=== Exercícios propostos ===
1. Liste todos os nomes próprios que aparecem no texto sobre a 123 Milhas.
2. Resuma em duas frases o parágrafo do texto sobre a 123 Milhas que começa com "Não faltam, como se tornou habitual", mantendo os fatos principais.

=== Trecho do texto ===

****************************************

O recente anúncio da suspensão da emissão de passagens aéreas vendidas pela agência de viagens on line 123 Milhas na sua linha promocional, vendida com datas flexíveis para embarques previstos de setembro a dezembro desse ano, seguido do pedido de recuperação judicial deferido pelo juízo competente, em Belo Horizonte, onde está a sede da empresa, vem merecendo ampla cobertura dos meios de comunicação, e justificada atenção dos juristas em geral.

Não faltam, como se tornou habitual na internet, juízos peremptórios de muitos que se arrogam ter antecipado o caráter insustentável do modelo de negócios da empresa (o conhecido ‘eu avisei’), ou que sobre o caso destacam toda a sorte de mazelas do sistema jurídico local (com variações acacianas, sob a fórmula de que ‘o Brasil não é um país sério’). Merece destaque, entretanto, o interesse dos consumidores lesados, que, afinal, compraram, pagaram (ou vem pagando, em parcelas) e foram surpreendidos pela quebra antecipada ou inadimplemento propriamente dito, por parte do fornecedor.

****************************************

=== Trecho da fonte ===

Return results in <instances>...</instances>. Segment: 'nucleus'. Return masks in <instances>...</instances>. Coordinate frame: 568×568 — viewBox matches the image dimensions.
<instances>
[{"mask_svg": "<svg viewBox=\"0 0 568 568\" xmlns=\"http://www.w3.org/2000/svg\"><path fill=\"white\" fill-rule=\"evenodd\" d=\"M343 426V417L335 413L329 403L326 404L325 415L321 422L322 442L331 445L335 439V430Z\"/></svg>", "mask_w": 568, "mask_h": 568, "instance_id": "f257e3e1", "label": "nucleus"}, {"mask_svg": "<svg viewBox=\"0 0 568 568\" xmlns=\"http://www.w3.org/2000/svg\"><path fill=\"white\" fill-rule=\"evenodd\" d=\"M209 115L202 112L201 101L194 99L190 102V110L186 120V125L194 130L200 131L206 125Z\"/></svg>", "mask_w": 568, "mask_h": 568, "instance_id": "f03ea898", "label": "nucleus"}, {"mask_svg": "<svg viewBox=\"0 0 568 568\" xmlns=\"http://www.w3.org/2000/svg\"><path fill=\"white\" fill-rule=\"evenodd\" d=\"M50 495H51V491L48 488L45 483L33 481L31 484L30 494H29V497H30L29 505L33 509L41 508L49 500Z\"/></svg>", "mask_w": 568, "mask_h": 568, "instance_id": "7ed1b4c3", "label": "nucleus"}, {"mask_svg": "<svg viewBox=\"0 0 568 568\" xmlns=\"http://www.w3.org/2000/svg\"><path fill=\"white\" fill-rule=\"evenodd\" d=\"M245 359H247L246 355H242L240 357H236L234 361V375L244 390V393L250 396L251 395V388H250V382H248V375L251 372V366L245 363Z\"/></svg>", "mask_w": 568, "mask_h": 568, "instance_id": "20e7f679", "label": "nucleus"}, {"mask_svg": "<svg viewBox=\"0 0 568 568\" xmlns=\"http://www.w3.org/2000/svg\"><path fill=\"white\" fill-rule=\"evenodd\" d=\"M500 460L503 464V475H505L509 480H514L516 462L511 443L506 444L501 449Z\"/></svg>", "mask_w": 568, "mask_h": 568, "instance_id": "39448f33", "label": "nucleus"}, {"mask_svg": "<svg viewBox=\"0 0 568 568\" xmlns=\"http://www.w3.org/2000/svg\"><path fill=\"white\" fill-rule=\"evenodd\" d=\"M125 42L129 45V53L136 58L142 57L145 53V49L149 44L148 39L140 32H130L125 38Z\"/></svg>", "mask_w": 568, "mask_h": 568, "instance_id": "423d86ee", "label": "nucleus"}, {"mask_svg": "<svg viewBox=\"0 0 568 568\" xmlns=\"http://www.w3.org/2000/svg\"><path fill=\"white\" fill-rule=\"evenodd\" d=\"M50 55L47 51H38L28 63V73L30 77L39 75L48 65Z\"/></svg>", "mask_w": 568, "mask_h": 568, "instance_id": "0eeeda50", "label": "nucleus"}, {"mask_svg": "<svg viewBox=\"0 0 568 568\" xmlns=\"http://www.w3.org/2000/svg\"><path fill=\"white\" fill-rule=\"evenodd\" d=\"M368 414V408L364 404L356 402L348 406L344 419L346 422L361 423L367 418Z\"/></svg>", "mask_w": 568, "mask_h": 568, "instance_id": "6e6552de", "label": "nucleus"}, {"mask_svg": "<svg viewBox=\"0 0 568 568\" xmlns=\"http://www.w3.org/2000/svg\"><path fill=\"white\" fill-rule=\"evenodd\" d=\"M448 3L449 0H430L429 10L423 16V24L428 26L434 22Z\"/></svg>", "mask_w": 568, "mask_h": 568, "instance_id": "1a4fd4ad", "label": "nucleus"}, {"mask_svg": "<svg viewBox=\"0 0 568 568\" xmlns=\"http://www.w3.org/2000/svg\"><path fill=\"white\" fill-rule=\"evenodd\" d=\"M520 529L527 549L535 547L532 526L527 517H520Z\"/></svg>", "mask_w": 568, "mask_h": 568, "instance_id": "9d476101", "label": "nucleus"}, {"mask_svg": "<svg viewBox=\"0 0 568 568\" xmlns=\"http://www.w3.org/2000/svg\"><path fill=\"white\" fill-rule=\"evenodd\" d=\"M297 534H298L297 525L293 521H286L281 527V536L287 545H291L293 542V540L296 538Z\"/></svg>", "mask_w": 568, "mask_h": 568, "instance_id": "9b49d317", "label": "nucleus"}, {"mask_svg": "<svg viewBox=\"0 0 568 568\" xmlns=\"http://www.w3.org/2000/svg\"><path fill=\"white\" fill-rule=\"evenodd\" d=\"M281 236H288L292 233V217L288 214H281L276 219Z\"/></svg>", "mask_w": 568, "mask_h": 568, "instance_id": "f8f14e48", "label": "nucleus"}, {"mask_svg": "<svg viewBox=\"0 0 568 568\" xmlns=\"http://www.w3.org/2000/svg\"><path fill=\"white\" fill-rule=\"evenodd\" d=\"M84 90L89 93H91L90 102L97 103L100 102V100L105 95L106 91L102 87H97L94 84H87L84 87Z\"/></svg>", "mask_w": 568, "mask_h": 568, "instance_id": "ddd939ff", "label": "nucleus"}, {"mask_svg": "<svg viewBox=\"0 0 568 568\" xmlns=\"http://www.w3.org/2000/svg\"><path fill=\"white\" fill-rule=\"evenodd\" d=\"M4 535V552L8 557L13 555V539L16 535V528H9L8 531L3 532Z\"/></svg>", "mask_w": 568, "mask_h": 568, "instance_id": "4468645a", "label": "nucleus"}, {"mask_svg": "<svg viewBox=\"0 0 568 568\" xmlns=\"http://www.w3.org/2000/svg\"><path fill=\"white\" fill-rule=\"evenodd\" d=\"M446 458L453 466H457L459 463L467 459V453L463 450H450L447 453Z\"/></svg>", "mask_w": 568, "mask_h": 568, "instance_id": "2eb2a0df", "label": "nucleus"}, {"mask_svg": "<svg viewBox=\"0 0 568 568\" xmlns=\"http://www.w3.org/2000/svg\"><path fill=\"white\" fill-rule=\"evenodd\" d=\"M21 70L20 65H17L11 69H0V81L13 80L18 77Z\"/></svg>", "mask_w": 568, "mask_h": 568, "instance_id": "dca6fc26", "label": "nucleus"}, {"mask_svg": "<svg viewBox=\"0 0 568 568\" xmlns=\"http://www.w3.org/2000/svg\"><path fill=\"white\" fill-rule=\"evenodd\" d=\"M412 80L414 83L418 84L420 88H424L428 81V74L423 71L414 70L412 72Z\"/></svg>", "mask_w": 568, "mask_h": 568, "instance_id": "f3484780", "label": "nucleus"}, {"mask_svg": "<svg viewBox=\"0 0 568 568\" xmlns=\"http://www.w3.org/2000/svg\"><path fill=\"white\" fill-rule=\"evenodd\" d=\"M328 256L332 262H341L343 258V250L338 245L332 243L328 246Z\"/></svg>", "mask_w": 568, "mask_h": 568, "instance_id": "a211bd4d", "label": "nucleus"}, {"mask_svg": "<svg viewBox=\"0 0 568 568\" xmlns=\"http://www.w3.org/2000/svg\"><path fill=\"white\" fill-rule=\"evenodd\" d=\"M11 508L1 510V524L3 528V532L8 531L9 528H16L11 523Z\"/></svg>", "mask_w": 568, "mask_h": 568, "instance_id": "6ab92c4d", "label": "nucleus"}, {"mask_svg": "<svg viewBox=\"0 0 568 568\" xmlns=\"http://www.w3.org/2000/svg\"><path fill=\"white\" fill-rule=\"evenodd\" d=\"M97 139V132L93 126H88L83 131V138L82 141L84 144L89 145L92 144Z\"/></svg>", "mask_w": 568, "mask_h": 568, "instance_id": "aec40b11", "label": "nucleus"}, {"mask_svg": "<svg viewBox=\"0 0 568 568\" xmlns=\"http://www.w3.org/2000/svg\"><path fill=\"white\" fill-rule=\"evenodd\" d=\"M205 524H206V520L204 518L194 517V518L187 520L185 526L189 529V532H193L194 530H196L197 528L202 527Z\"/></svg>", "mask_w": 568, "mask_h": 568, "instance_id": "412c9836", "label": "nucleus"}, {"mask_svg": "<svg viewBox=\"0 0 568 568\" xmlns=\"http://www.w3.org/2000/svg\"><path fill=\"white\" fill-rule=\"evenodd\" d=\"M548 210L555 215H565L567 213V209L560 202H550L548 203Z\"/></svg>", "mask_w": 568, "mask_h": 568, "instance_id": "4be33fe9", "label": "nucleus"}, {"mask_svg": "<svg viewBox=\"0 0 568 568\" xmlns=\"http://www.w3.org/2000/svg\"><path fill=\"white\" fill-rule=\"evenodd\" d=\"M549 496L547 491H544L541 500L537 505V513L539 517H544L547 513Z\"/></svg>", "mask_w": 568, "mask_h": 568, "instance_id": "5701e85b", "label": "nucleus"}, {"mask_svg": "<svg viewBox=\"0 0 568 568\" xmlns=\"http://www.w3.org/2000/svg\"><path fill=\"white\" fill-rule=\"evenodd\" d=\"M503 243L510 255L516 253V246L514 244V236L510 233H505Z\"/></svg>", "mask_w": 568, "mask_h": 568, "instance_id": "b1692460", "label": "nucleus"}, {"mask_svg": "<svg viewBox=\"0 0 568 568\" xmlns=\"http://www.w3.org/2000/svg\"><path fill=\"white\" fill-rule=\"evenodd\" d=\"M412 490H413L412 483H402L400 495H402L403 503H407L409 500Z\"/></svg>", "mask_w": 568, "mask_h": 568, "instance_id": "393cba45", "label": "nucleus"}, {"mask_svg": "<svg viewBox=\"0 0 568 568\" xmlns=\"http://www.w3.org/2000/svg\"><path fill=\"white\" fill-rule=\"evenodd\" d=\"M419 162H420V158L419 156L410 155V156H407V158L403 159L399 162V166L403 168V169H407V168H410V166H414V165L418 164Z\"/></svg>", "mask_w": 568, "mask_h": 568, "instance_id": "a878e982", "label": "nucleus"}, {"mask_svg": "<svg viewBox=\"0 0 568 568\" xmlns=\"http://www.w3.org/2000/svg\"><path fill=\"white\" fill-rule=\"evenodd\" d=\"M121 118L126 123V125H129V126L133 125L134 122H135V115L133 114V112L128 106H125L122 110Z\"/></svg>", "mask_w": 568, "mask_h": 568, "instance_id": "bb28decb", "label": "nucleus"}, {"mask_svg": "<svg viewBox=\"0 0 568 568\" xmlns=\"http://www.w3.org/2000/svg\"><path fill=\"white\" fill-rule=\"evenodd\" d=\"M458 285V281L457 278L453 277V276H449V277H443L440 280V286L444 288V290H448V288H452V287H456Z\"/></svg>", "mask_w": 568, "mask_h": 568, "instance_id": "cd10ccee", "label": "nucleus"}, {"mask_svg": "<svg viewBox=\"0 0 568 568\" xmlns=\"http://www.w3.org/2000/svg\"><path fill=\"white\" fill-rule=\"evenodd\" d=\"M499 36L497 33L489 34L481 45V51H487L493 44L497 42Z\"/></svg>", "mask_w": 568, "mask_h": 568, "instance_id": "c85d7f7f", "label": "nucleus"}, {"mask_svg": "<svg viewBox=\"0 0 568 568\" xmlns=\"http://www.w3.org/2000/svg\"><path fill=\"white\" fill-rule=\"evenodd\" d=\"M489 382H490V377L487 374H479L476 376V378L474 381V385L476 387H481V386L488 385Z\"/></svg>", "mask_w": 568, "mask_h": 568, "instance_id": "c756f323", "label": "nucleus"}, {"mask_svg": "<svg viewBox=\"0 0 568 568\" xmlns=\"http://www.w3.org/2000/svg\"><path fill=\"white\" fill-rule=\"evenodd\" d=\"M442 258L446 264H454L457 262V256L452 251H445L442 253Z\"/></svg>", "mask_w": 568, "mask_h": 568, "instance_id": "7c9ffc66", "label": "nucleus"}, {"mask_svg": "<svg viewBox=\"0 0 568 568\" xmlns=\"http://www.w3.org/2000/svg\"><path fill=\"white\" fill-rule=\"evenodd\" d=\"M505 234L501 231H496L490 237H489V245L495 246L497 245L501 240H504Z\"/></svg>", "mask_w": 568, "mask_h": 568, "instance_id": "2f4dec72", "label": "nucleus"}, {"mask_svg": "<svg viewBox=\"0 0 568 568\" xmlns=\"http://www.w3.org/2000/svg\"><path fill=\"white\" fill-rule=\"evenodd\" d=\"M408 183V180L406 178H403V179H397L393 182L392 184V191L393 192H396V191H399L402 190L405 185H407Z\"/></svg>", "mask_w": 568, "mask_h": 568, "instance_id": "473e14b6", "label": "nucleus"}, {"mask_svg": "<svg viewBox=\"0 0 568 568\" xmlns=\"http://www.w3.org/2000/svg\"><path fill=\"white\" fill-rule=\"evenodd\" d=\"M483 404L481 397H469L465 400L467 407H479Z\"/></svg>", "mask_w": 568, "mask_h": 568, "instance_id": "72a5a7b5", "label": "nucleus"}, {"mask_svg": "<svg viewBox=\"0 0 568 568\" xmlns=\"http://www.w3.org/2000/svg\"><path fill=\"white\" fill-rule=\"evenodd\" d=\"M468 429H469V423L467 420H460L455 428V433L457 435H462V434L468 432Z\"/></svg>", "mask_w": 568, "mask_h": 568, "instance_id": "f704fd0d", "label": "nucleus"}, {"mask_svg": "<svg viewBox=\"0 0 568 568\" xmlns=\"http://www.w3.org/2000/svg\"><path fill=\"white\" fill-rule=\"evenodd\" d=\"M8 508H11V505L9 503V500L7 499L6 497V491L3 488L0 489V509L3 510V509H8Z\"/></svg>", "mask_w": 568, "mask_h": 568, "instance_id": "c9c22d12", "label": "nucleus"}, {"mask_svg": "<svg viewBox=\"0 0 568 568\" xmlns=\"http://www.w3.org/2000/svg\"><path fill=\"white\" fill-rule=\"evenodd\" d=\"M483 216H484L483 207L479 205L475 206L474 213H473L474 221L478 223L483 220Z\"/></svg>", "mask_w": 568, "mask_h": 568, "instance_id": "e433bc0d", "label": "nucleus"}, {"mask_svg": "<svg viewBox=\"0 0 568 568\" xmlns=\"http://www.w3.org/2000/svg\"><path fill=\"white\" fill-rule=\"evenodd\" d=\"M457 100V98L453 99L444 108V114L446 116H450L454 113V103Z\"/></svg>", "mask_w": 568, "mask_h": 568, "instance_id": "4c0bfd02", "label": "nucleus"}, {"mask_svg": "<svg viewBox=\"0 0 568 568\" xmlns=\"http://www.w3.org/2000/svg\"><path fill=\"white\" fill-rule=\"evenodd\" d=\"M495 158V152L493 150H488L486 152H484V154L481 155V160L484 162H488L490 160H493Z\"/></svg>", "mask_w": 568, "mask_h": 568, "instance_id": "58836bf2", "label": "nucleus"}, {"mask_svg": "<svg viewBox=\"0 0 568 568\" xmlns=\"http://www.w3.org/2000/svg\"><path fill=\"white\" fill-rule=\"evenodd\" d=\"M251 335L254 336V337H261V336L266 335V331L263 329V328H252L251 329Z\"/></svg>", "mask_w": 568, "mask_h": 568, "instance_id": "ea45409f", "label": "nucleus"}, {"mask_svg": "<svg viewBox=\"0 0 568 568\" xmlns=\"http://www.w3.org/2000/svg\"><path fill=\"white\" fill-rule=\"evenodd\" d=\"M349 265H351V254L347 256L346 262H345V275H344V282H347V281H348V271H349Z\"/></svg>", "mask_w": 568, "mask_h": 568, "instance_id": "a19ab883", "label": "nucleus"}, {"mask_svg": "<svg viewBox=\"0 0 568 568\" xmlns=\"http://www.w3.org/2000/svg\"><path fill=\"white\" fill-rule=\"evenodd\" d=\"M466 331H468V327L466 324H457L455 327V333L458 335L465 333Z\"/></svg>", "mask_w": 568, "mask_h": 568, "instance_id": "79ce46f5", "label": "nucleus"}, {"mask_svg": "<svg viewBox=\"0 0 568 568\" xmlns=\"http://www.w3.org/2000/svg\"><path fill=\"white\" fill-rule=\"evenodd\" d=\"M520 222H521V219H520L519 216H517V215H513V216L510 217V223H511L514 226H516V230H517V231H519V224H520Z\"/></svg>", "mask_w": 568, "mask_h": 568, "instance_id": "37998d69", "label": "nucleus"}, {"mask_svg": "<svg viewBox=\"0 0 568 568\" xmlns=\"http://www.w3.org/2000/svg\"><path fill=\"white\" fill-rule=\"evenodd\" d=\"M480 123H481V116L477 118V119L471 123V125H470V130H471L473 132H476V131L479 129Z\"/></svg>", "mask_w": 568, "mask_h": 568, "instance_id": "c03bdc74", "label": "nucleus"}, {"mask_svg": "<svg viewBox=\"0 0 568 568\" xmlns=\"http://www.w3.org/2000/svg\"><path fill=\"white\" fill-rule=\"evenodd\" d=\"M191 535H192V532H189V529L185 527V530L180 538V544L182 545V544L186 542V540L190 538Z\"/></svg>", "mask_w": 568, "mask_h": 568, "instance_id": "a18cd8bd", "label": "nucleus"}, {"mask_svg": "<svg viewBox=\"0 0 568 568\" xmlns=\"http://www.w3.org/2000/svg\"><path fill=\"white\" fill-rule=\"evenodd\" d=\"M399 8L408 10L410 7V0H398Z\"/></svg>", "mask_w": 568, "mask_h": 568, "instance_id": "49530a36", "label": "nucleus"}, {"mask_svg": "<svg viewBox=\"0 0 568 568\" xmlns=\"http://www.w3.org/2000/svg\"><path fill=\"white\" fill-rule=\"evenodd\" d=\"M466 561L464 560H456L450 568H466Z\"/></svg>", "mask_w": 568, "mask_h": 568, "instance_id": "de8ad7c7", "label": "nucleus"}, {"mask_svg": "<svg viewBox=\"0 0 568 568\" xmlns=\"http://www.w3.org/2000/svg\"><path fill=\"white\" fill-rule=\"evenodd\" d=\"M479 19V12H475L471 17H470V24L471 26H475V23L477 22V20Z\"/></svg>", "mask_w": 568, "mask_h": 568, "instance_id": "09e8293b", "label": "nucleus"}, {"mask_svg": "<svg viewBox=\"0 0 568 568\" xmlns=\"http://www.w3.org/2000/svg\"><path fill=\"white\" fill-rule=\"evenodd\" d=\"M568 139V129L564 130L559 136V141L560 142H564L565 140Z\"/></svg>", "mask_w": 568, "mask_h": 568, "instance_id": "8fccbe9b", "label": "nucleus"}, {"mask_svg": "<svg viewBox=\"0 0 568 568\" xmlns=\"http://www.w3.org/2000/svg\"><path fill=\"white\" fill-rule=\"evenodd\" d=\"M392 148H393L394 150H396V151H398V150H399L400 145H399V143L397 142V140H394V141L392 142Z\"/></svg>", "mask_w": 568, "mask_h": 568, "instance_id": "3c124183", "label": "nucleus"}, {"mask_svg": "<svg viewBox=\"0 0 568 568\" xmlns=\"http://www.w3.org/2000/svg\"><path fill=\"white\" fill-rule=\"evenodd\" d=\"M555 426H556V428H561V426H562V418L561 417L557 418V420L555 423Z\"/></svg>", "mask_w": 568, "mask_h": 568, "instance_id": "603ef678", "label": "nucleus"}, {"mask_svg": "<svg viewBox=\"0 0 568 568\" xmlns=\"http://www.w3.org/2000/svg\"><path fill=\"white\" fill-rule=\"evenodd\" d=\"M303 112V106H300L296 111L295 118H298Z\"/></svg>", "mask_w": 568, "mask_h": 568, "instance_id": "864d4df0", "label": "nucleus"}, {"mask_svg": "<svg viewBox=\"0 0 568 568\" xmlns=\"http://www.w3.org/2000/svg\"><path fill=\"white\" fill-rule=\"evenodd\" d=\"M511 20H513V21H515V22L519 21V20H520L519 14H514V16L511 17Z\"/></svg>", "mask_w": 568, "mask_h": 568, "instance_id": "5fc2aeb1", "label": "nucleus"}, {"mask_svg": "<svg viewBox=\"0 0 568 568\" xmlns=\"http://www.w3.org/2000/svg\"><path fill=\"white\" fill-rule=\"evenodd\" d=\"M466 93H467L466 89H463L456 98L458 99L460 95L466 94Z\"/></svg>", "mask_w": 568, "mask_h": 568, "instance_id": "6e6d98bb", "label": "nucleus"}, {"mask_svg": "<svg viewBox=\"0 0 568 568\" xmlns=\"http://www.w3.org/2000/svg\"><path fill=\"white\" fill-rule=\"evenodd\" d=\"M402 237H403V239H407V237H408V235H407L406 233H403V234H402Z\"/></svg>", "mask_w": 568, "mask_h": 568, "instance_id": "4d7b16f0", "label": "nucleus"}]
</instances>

****************************************

=== Respostas ===
1. 123 Milhas; Belo Horizonte; Brasil

2. Na internet, muitos afirmam ter previsto que o modelo de negócios da empresa era insustentável ou aproveitam o caso para apontar falhas do sistema jurídico do país. O que merece destaque, porém, é o interesse dos consumidores lesados, que compraram e pagaram, ou ainda pagam em parcelas, e foram surpreendidos pela quebra antecipada ou pelo inadimplemento do fornecedor.